The division ends up falling between materials that help students understand a syllabus and those that help them rehearse the exact moves examinations demand. For a student who can pay, that’s a manageable inconvenience. For a student who can’t, it’s a question about what they’re actually being offered when a platform calls itself accessible.

The Visible Door—Anxiety, Conversion Pressure, and Who Bears It

Locking a feature and hiding it are two very different design choices. Freemium platforms, almost universally, choose the former: free-tier users see locked icons, greyed lessons, premium badges marking content that sits one click away. The effect isn’t simple deprivation—it’s a sustained, recurring question that compounds every time a student opens the app: is the work I’m doing here actually enough?

Duolingo, Inc., which describes itself as the world’s leading mobile learning platform and frames its freemium model around bringing education to billions of people, makes this structure explicit. Inside the app, locked or highlighted premium features remain visible to free-tier users, and prompts position the paid tier as a way to accelerate progress or improve outcomes. For casual learners, this reads as optional convenience. For students preparing for language exams, it means studying alongside a persistent reminder that a faster, more complete route is being declined every time they tap ‘maybe later.’ The same locked features that market the premium tier also set the stage for ongoing doubt about whether free-tier preparation is sufficient. A platform can genuinely expand access and still structure that access so its own limitations are never out of sight—and at the level of daily UX, the distance between those two things is exactly where conversion pressure operates.

There’s a point at which that pressure stops being persuasion. Regulators have treated that boundary as a consumer-protection concern when interface design creates confusion rather than informed choice. The U.S. Federal Trade Commission alleged that Amazon used “dark patterns” to enroll consumers into an auto-renewing Prime subscription “without consent” and “made cancellation difficult” through a multi-step process. Duolingo is not accused of that conduct. The FTC framing simply clarifies why always-visible locks and timed prompts around educational content warrant scrutiny: when what’s being gated is a performance edge in a high-stakes exam, the line between marketing a premium tier and manufacturing insufficiency is worth drawing carefully.

The Unequal Cost of an Identical Decision

On the surface, every student faces the same upgrade offer: the same price, the same benefit list, the same button. What differs is the risk attached to saying yes. For some households, the subscription fee is unremarkable; for others, it competes with rent, food, or transport. Bray (2021) on shadow education—private tutoring purchased alongside regular schooling—shows how such choices already skew: families in higher socio-economic groups have more opportunity to invest, and when supplemental learning is left to market forces, it can maintain and exacerbate social inequalities. Freemium upgrades sit inside that same pattern.

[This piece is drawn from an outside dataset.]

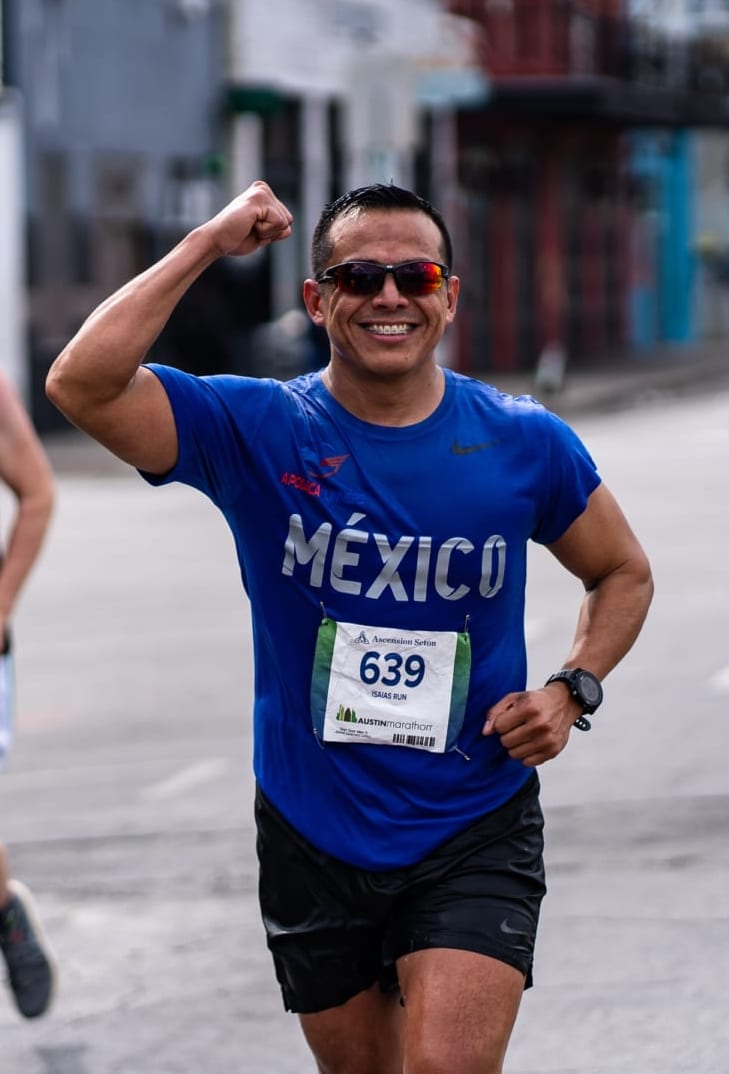Image of runner from Mexico with his right arm flexed during the 2020 Ascension Seton Austin Marathon. This blog post have tips for first-time runners, like how to be relaxed and run your best.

In high-stakes pathways like the IB Diploma, that patterned inequality layers onto earlier structural filters. Not every school system can sustain the staffing and timetabling load the program demands, and when budgets tighten, small cohorts are often the first casualty—as the Guernsey decision already made concrete. By the time a student is weighing an exam-prep subscription, they may have already passed through multiple resource gates the upgrade prompt can’t account for.

Two students using the same platform can be in structurally different starting positions before they ever reach the paywall. The student with strong local IB provision is supplementing an existing support structure; the student in a school with limited IB infrastructure may be relying on that platform as one of their primary resources. Geography explains the gap; it doesn’t close it. For the second student, even a genuinely generous free tier widens opportunity while the premium tier still tracks income—which leaves open the harder question of where, exactly, the free tier’s preparation ends and the paywall’s consequences begin.

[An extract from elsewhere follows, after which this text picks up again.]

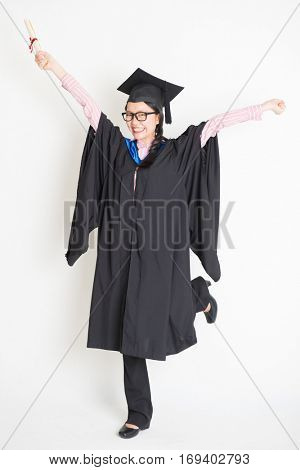 University student in graduation gown and cap hand raised holding diploma certificate jumping around. Full body portrait of east  Asian female model standing on plain background.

Genuine Value, Strategic Positioning, and the Peak-Anxiety Window

What happens when a paywall falls below the minimum threshold for participation shows up most starkly in higher education’s access-code courseware model. Student PIRGs’ report *Access Denied: The New Face of the Textbook Monopoly* found that 32% of surveyed courses required an access-code component and that standalone codes averaged about $100. When payment is required simply to submit graded homework, the product is no longer a premium add-on; it’s a gate on assessment itself. That’s the lower bound—the point against which freemium exam-prep can be calibrated.

Freemium platforms designed around IB and IGCSE preparation generally operate above that floor. The question is whether their free tiers carry genuine preparation value or function primarily as product demos. Where more than 350,000 IB students across 135 countries access a platform with more than half its content freely available—as with Revision Village—the breadth of that reach reflects something real. A student in a school with limited IB support and a student in a stronger program see the same interface and can both complete substantial practice without paying. That’s what a well-designed free tier actually looks like: same entry point, regardless of where a student starts. But equity depends on what comes next, when the final preparation window opens.

Revision Village’s premium tier—RV Gold—is where monetization concentrates. Premium exam-replicating materials—centrally the twice-yearly Prediction Exams authored by IB examiners and teachers—are all gated, with the Prediction papers released about a month before each exam session. Ringeisen et al. (2021) indicate that anxiety increases before an exam and falls afterward—a predictable arc that places the upgrade decision squarely in the highest-pressure window. That timing matters because it means students are evaluating access to exam-replicating papers at the precise moment their capacity for calm cost-benefit reasoning is at its lowest.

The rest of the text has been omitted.